Around 9am, we reached our hotel, the Sheraton Santiago, which we had booked using Marriott Points. To my surprise, we were upgraded to a suite and allowed to check-in despite the early hour. I also learned that it is pronounced “Chera-TON”. We were determined to combat jetlag, so decided to head down to the pool. The weather was hot, about 30C/86F, with bright sunshine and low humidity.
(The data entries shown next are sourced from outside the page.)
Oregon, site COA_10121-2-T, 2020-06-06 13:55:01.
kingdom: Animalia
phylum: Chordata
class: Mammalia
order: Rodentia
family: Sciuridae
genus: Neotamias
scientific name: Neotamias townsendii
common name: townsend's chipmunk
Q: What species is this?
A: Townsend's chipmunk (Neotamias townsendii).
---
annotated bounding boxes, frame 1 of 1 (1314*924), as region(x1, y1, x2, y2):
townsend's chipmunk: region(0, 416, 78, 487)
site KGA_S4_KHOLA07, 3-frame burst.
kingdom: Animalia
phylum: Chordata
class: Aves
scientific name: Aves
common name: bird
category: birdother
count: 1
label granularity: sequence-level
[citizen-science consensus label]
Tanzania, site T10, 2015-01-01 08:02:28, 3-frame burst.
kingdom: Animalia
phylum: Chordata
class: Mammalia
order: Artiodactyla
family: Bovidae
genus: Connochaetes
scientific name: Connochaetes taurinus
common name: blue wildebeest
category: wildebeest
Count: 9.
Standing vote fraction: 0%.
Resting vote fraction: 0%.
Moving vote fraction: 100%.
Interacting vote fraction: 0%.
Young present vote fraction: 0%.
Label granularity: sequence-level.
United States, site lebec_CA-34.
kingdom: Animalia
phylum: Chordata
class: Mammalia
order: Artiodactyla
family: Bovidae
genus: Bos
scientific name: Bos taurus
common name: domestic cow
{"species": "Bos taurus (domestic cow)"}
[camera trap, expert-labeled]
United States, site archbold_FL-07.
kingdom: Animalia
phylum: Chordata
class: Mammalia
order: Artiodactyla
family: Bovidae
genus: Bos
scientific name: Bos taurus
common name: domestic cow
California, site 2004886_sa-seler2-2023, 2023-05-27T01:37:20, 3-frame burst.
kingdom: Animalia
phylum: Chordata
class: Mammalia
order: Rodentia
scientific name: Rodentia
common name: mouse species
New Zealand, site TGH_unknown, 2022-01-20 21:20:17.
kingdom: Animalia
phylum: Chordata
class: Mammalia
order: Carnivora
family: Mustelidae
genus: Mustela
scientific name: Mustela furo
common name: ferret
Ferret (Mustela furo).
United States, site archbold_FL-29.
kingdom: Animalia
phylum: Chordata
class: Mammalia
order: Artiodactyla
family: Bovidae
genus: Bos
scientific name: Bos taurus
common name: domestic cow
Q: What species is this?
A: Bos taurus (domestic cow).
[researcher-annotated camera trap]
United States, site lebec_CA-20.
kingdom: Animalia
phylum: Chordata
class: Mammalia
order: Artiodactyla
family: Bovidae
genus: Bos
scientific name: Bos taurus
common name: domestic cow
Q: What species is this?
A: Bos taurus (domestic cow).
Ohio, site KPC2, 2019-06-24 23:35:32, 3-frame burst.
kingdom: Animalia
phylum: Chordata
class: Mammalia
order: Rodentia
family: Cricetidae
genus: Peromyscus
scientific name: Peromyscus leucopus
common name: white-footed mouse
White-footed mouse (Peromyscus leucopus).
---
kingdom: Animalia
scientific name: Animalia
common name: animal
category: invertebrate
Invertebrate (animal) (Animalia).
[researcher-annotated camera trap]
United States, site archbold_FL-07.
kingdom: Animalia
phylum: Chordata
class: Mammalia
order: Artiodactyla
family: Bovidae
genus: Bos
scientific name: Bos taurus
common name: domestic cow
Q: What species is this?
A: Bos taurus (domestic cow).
We stayed for about an hour before deciding to venture out for some sightseeing and lunch. There were two things that I wanted to see during our 24 hours in Santiago: Cerro San Cristobal and the Central Market. Unfortunately Cerro San Cristobal is closed for maintenance on Mondays, and the concierge shook her head and said “too crime” when I asked about Central Market. She did recommend a restaurant within walking distance, but it was fully booked when we arrived. By this time we were hot and hungry, so we decided to walk towards the Costanera Center. It’s the largest mall in South America so it seemed like a logical place to get lunch.

We were trying to avoid crowds due to covid, and the mall was in a word, overwhelming. Though it was 1pm on a Monday, it seemed like all of Santiago was crammed into this six story mall. We wandered endlessly looking for anywhere to eat and finally found the restaurants on the top floor. Andy picked a cute place, but the menu was entirely in Spanish and turned out to be all fish, which I don’t eat. In our desperation we wound up at Chili’s for some southwestern eggrolls.

We were on a mission to do something touristy, so we made our way to the Costanera Tower observation deck after lunch. As the tallest building in Latin America, the views from the 62nd floor did not disappoint. The urban sprawl of Santiago and the surrounding Andes mountains reminded us a bit of Phoenix.

Despite our best efforts to beat jetlag, we couldn’t resist an afternoon siesta before dinner. We went down to the poolside restaurant, El Cid, around 9pm. We’d forgotten that South Americans dine much later than we are used to and were actually the first ones there. We enjoyed a fantastic dinner with a great lovely bottle of Chilean red wine and the company of a few local cats.